Finding The Clinical Exercise Physiologist's Collective Voice During the COVID-19 Pandemic
Because of the COVID-19 pandemic, shelter-in-place mandates; quarantines for those who test positive, have been exposed, or who have symptoms; and restrictions on travel, dining out, recreational pursuits, and exercise facilities, etc., have been implemented to different degrees throughout the world since March 2020. For many, the stated purpose was to “flatten the curve,” which was believed to mean controlling the rate of transmission of the SARS-CoV-2 infection so that the health care system would not become overwhelmed. While there is ongoing political, scientific, and public debate as to the success of such measures, there is also evidence that these actions may have unintended long-term consequences. These include students falling behind in school and a contraction of the economy.
Another potential unintended effect that may not manifest immediately is an environment that promotes a physically inactive lifestyle. This has been recognized by the World Health Organization, which developed recommendations for physical activity when at home (1). Even though other businesses deemed essential have been allowed to remain open, mandated closing of exercise facilities (considered nonessential) have hampered many people's ability to remain physically active. For instance, in the United States, many of the 36,000 membership-based exercise facilities with over 60 million memberships have been shuttered since mid-March. Additionally, most senior living housing (independent and assisted-living individuals), including memory care and medical/commercial fitness facilities, have severely restricted access to both recreational and exercise pursuits in an attempt to limit potential spread of the SARS-CoV-2 infection. These facilities have also furloughed nonessential staff to limit the amount of potential exposure to infected individuals. Unfortunately, this has included clinical exercise physiologists and other exercise professionals who serve a variety of persons by providing supervision in facility exercise areas or by providing in-room exercise support.
Indeed, it is premature to fully understand the benefits and drawbacks of these mitigation processes, and one can speculate that there may be benefit of reducing the rate of infection spread. However, it is likely that because of the situation far fewer individuals are gaining the benefits of regular physical activity and exercise. While this is unfortunate and may have lasting effects in the future with respect to risk and current management of chronic disease, it may be most immediately detrimental to the elderly, especially those who have chronic disease. In addition to limiting exercise and physical activity opportunities, many senior living facilities are also socially isolating their residents, keeping them from interacting with family, friends, and other residents (i.e., dining in the confines of their rooms) (2). For all individuals, but particularly the elderly, the known benefits of exercise on reducing risks of immobility, depression, anxiety, and frailty are well documented (3).
In the United States, there have been limited voices concerning the need for reopening exercise and physical activity facilities.
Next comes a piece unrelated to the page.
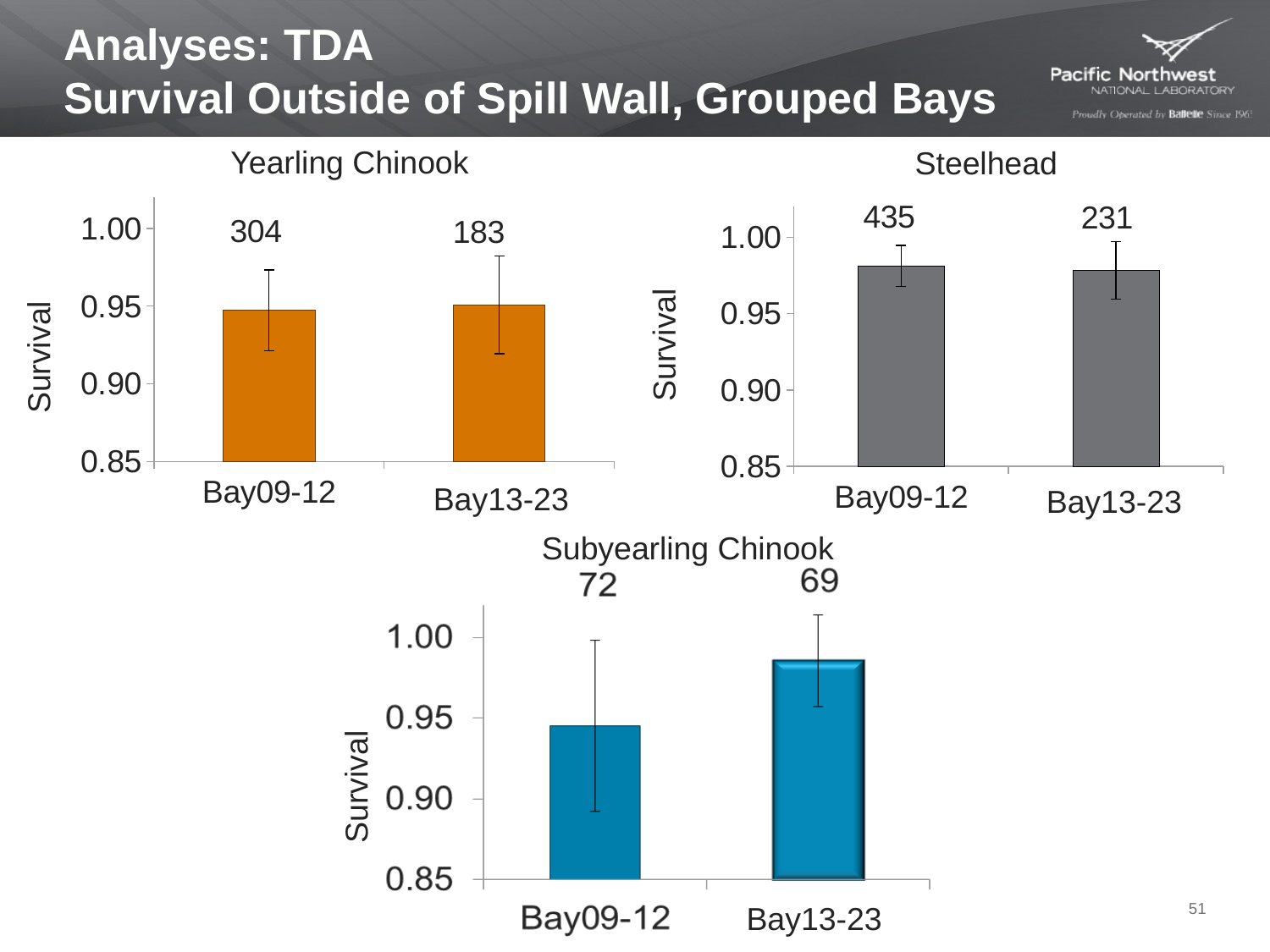
In the Steelhead chart, what number is printed above the Bay09-12 bar? 435 In the Subyearling Chinook chart, is the survival value for Bay13-23 greater or less than 0.95? greater In the Yearling Chinook chart, is the survival value for Bay09-12 greater or less than 0.90? greater In the Steelhead chart, what number is printed above the Bay13-23 bar? 231 In the Yearling Chinook chart, what number is printed above the Bay13-23 bar? 183 In the Yearling Chinook chart, what number is printed above the Bay09-12 bar? 304 In the Subyearling Chinook chart, what number is printed above the Bay13-23 bar? 69 How many bay groups are shown on the x axis of the Steelhead chart? 2 In the Subyearling Chinook chart, which bay group has the higher survival bar, Bay09-12 or Bay13-23? Bay13-23 In the Steelhead chart, is the survival value for Bay09-12 greater or less than 0.95? greater What is the y-axis label on the Subyearling Chinook chart? Survival What kind of chart is the Yearling Chinook chart? bar chart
Much of it has come from individual facility owners who see their livelihoods being lost. Some, in protest, have reopened against local government orders. And many have adapted to the situation by offering outdoor options. However, even in my state of Michigan, which is in the northern climate of the United States, there is hot and humid weather (over 90°F [32°C] and > 80% humidity for most of the months of June and July) to contend with and is of concern when it comes to participant safety. But there are some voices of authority calling for gyms to remain open because they realize they help people remain healthy. For instance, the governor of Florida has controversially allowed health clubs and fitness facilities to remain open. Also, many clinic-based programs in the United States (cardiac, pulmonary, cancer rehabilitation) have reopened and are using highly enhanced mitigation processes to keep patients safe. To date (July 2020), an internet search revealed no reports of exercise/fitness facility closure due to the transmission of COVID-19.
The benefits of exercise and fitness are well known and described (4). This can be a unique time for the collective clinical exercise community to develop a voice related to the risks and benefits of keeping exercise facilities and other physical activity and exercise options available, even during a pandemic. As demonstrated by the clinical facilities that deal with individuals with a higher risk for infection and poor outcome, exercise accommodations can operate safely when provided the opportunity and when they have access to expert guidance. The American College of Sports Medicine (ACSM) recently published a document on its website with an embedded Call for Action for developing physical activity resources during COVID-19 (3). Exercise & Sport Science Australia (ESSA) is active in governmental affairs related to exercise facilities and has a COVID-19 menu selection on their homepage with specific focus items including supporting the health and well-being of all Australians and supporting individual business owners. And the Canadian Society of Exercise Physiology (CSEP) has resource links available to its members. While specific plans and recommendations must be tailored to local happenings (e.g., infection rate, hospitalizations, case mortality rate), there is a need to develop guidance for the practicing clinical exercise physiologist in order for them to be equipped with the knowledge needed to influence decision-makers about the harm that long-term closures of exercise facilities may inflict on society. As often stated, “the cure cannot be worse than the problem.”